§ **SHORT PROBLEM A**:
In the piece on safer saws, what do power tool manufacturers estimate implementing the safety technology will cost per product?

§ **ARTICLE**:
Safer Saws pt. 2 – Joe Mleczko

1. Steve Gass says, “…can tell the difference between your finger and the wood…” This is a definitional claim simply says exactly what the saw does. The saw’s technological safety device picks up electro-conductivity of flesh and stops the blade from spinning. This is a compelling claim, because the saw can in fact tell if it is cutting into wood or your finger.

2. Customer and Editor in Chief of HANDY magazine says, “The greatly reduced risk of injury more than justifies the saw’s higher price.” This is another evaluation claim, that evaluates the claim within the claim of “The greatly reduced risk of injury…” Simply, it says that since there is a small chance on injury, the saw should be bought. This is a justified claim because it is backed up by the background.

3. Power Tool manufacturers say, “…to implement this technology is estimated to be between $150-$200 per product.” This is an evaluation claim, that evaluates the added cost of making the safety mechanism mandatory. In context, this is a valid point, because the tool makers are arguing that they should not have to put this device on their saws, because it will raise prices, and turn people away from their product.

4. The National Consumers League says, “…blade guards have proved to be ineffective,” which is a definitional claim. In the article, the NCL says that in order to do most tasks with a table saw the plastic guard must be removed. Plus, even when the guard is not removed, one third of blade contact injuries occur with the guard on. With the background information, the definitional claim is accurate because it is supported with evidence that proves it.

§ **SHORT PROBLEM B**:
Copy the rows below word for word, starting at the first row and ending after the line that contains "2.91 meters".

[Rows excerpted from a collection]
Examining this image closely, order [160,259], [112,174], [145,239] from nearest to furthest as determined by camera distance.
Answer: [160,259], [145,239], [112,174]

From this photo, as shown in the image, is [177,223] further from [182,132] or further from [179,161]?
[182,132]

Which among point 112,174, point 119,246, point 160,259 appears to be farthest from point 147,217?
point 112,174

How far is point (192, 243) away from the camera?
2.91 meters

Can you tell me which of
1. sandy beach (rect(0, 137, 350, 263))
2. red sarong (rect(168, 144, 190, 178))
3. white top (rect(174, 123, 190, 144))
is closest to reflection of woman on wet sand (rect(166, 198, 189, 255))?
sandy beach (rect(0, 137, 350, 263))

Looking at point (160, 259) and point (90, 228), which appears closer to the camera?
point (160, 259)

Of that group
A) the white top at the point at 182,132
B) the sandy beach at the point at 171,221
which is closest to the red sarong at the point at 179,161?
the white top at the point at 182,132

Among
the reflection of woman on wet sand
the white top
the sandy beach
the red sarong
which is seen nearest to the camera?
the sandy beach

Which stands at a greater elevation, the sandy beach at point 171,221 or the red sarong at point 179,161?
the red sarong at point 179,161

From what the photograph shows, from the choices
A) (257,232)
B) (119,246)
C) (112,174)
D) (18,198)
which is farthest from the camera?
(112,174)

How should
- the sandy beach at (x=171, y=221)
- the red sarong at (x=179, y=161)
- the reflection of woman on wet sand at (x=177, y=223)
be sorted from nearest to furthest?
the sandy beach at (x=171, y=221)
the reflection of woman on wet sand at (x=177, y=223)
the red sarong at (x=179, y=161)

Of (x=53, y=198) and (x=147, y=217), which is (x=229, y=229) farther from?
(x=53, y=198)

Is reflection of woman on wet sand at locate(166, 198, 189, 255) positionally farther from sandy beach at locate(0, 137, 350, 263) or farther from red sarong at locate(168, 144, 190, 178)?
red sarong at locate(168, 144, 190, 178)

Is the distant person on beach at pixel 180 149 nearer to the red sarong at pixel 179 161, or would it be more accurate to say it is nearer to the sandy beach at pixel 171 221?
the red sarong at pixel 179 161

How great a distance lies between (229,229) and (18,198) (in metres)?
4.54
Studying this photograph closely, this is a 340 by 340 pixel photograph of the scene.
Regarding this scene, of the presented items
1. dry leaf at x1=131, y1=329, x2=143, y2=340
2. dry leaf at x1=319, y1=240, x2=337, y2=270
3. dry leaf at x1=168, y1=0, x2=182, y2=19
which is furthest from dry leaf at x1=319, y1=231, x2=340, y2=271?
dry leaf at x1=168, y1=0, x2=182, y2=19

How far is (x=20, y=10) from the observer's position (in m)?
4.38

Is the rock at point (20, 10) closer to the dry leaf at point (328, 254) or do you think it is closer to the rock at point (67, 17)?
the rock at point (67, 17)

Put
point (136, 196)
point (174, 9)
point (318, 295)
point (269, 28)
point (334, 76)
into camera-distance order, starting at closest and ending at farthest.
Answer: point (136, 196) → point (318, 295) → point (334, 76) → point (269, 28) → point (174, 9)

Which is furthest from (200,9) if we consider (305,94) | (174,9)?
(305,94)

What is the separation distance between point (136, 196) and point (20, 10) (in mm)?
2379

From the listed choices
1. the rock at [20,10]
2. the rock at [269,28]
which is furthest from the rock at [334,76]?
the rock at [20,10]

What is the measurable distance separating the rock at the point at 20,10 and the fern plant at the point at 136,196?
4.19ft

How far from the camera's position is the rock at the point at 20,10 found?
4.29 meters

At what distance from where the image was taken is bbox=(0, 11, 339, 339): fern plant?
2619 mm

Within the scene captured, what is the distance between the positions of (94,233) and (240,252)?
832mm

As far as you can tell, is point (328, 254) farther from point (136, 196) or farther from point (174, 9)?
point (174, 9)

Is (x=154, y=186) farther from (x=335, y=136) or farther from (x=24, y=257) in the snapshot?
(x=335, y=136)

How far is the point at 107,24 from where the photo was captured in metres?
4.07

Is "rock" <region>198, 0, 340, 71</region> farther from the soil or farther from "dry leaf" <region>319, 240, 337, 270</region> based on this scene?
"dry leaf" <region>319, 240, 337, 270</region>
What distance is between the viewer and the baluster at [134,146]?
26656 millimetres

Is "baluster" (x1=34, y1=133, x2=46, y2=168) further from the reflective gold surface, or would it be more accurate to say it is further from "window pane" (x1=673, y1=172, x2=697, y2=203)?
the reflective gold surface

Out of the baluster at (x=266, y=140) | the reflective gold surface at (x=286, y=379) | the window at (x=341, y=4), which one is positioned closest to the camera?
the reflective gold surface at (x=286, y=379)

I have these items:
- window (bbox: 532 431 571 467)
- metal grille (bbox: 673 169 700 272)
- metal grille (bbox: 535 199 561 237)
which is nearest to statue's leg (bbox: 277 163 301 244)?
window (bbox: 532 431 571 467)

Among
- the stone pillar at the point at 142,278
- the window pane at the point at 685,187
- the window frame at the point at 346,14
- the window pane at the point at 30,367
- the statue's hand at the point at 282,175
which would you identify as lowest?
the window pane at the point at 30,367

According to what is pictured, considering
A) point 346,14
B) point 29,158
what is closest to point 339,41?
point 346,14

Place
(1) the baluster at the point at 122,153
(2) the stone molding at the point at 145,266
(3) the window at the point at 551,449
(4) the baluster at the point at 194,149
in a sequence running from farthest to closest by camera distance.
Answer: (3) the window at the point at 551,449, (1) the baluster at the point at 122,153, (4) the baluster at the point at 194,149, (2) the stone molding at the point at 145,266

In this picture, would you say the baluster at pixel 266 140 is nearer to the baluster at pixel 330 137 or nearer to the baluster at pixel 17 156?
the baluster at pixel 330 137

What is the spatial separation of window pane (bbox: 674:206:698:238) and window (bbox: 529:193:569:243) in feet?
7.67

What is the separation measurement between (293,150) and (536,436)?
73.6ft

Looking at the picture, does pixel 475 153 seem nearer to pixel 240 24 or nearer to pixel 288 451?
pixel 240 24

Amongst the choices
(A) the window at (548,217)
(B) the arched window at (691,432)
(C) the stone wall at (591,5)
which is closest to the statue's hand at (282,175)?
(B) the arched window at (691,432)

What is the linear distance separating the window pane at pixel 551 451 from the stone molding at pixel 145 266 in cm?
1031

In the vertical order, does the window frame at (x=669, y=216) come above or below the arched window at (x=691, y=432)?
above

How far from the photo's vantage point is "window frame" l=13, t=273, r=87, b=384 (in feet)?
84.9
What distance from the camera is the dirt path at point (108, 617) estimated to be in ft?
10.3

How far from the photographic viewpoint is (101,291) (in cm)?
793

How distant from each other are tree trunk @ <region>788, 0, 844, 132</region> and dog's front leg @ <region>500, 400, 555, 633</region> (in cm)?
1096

§ **RESULT A**:
Between $150 and $200 per product.

§ **RESULT B**:
Examining this image closely, order [160,259], [112,174], [145,239] from nearest to furthest as determined by camera distance.
Answer: [160,259], [145,239], [112,174]

From this photo, as shown in the image, is [177,223] further from [182,132] or further from [179,161]?
[182,132]

Which among point 112,174, point 119,246, point 160,259 appears to be farthest from point 147,217?
point 112,174

How far is point (192, 243) away from the camera?
2.91 meters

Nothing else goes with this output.